Q: How do I identify users without a DAG assignment?

A: Export the user-DAG mappings and filter for records where redcap_data_access_group is empty. These users have project-wide access.

Q: Can a user be assigned to multiple DAGs?

A: Not through this API endpoint. Each user has one primary DAG assignment, which is what this endpoint exposes. The REDCap UI does provide a DAG Switcher feature that allows a user to be associated with additional DAGs for read access beyond their primary assignment — but Switcher assignments are not reflected in the API export. To grant or manage multi-DAG access, use the DAG Switcher on the DAG management page in the UI. If you need a user to access all records across all DAGs without a Switcher configuration, assign them an empty redcap_data_access_group value.

Q: How do I use this export to audit user access?

A: Export the user-DAG mappings and combine it with the Export Users export (RC-API-22 — Export Users API) to correlate user roles with DAG assignments. This helps verify that users have appropriate data isolation.

Q: What permissions do I need?

A: Your API token must have both API Export and Data Access Groups privileges enabled at the project level. Having only one of the two is not sufficient.

Q: What if DAGs are not enabled in the project?

A: If DAGs are not enabled, the export will return an empty array [] or an error, depending on the REDCap version.

7. Common Mistakes & Gotchas

Confusing user-DAG mappings with user roles. This export shows DAG assignments only, not roles or permissions. To see what a user can do, also export user roles (RC-API-25 — Export User Roles API) or users (RC-API-22 — Export Users API) and cross-reference with their permissions.

Assuming all users are assigned to a DAG. Many users may have empty DAG assignments, meaning they have all-DAG access. Do not assume every user is restricted to a single group.

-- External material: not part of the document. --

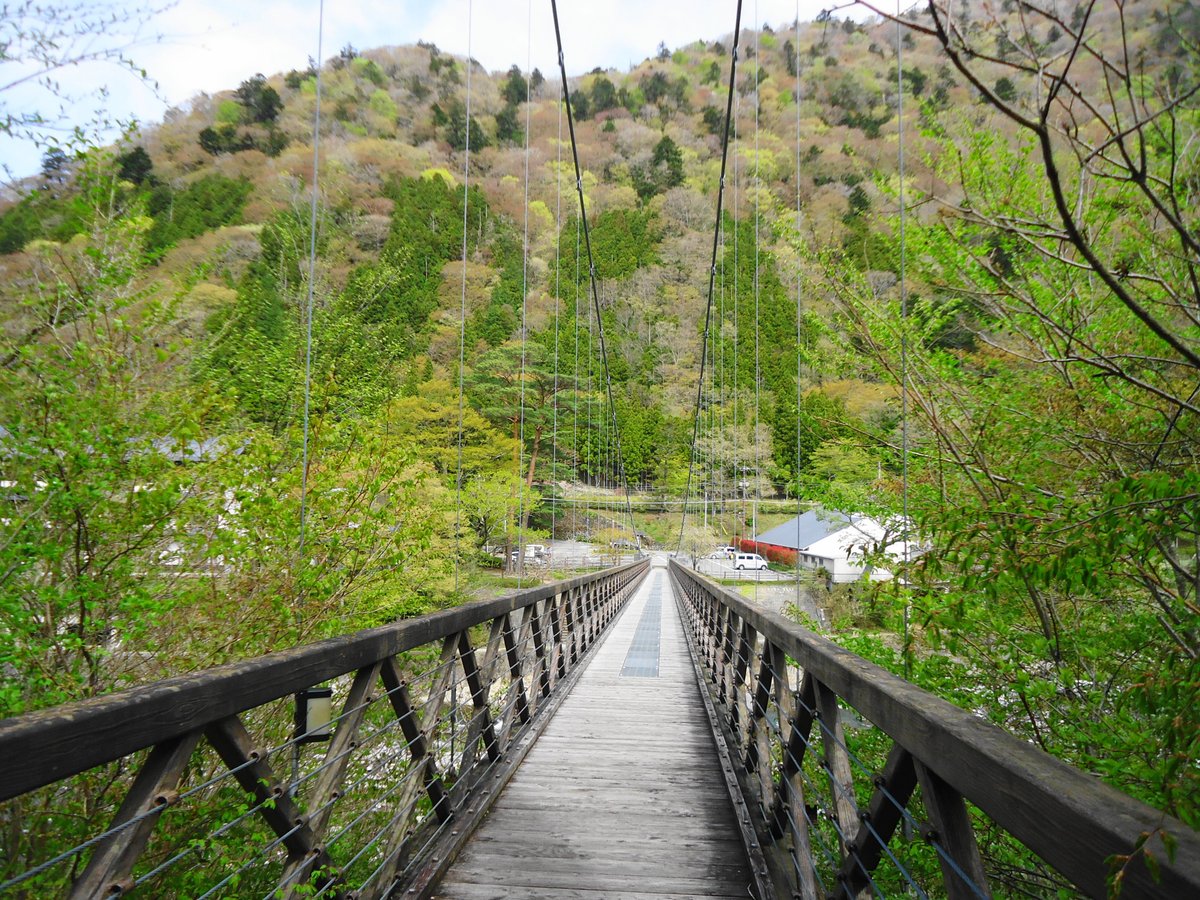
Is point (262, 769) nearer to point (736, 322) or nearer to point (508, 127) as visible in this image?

Not checking the unique group name format. The redcap_data_access_group field contains the unique group name (e.g., 'group_1'), not the display label (e.g., 'Boston Site'). Use these values if you plan to delete DAGs or modify assignments.

Forgetting to export DAGs first. If you want to understand what each DAG is called, export DAGs (RC-API-28 — Export DAGs API) first to map unique group names to display names.

Not handling users assigned to deleted DAGs. If a DAG is deleted but users are still assigned to it, they will appear in this export with the deleted DAG's unique group name. Their access may become inconsistent. Clean up assignments before deleting DAGs.

Expecting all project users in the export. This export only includes users who have been explicitly assigned (or not assigned) to DAGs. Users may be exported here even if they lack certain permissions.